2:00 pm on Nov 5, 2009 (gmt 0)

WebmasterWorld Senior Member 10+ Year Member



With Asp.Net 3.5 (SP1) you can set the value of the action attribute with the following:

Form1.Action = "My Friendly URL"

You'll have to test this with your custom rewrite rules though.

aakk9999

2:27 pm on Nov 5, 2009 (gmt 0)

WebmasterWorld Senior Member 10+ Year Member Top Contributors Of The Month



Thank you on your reply.

My understanding from what the development is telling me is that they have no control over action= attribute and that this is set up automatically by the server. I am not sure if they are running SP1, I will ask.

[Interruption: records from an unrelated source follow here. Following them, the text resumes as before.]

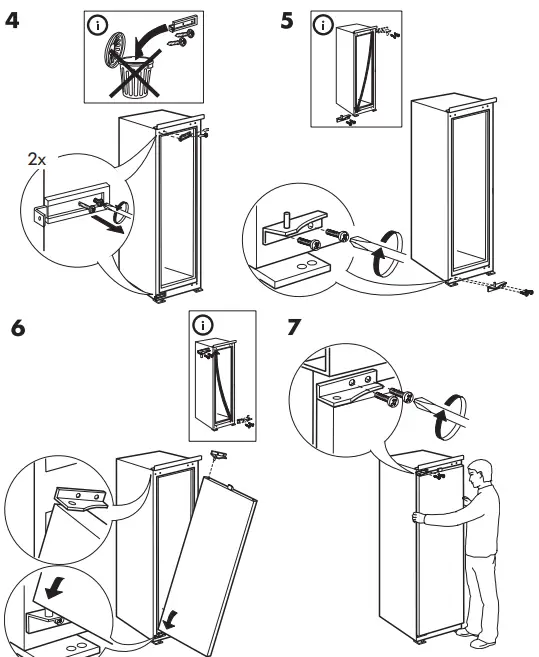 4

i

2x

5

i

6

i

7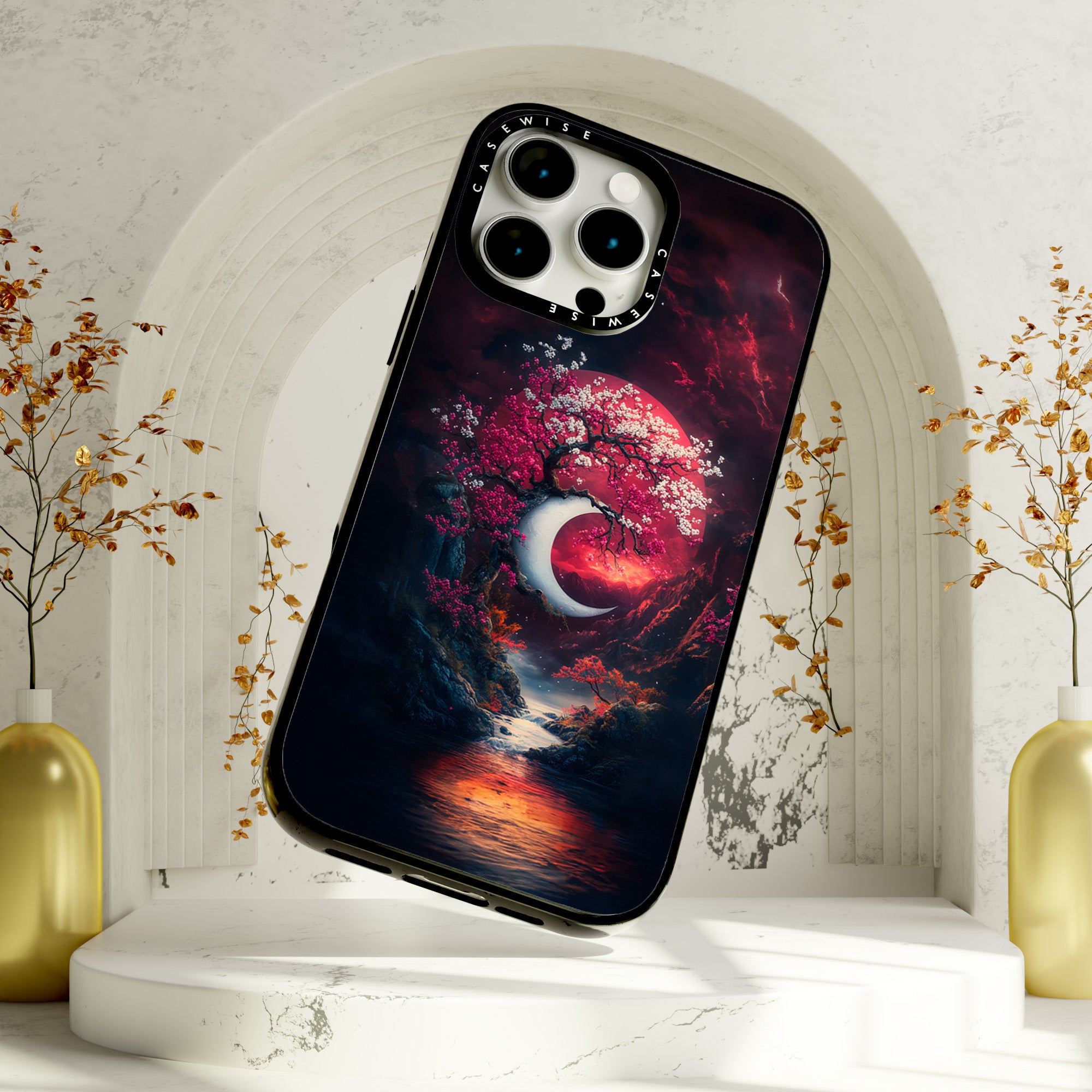 CASEWISE
CASEWISE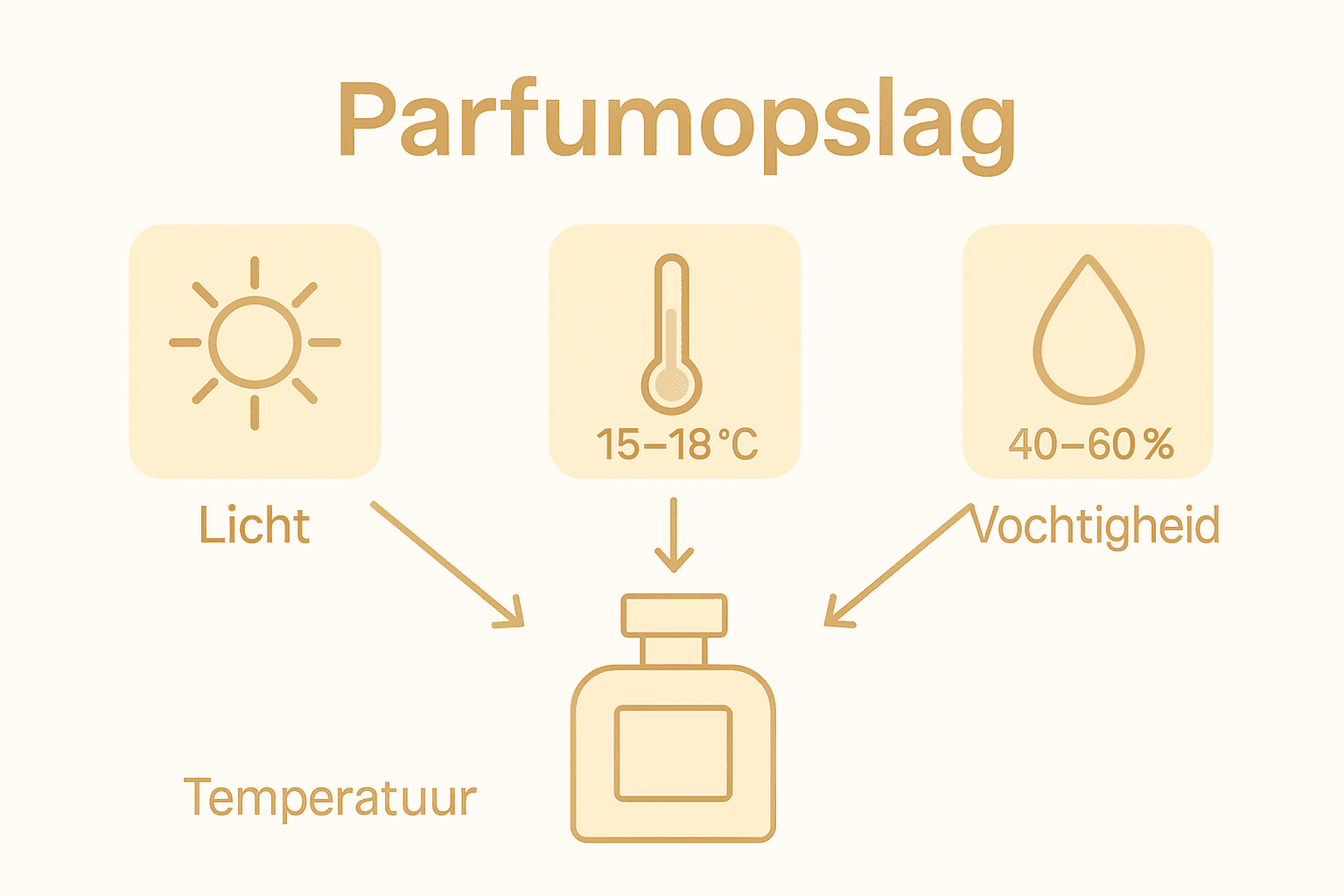 Parfumopslag

15–18 °C

40–60 %

Licht

Vochtigheid

Temperatuur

If the action= is not set up to friendly URL, and it stays without the full path from the root, would the application break?

marcel

2:38 pm on Nov 5, 2009 (gmt 0)

WebmasterWorld Senior Member 10+ Year Member



My understanding from what the development is telling me is that they have no control over action= attribute and that this is set up automatically by the server. I am not sure if they are running SP1, I will ask.

With ASP.Net 3.5 SP1 this will work, I just tested it again to make sure.

If the action= is not set up to friendly URL, and it stays without the full path from the root, would the application break?

As you have a custom rewrite mechanism this is something you will have to test yourself.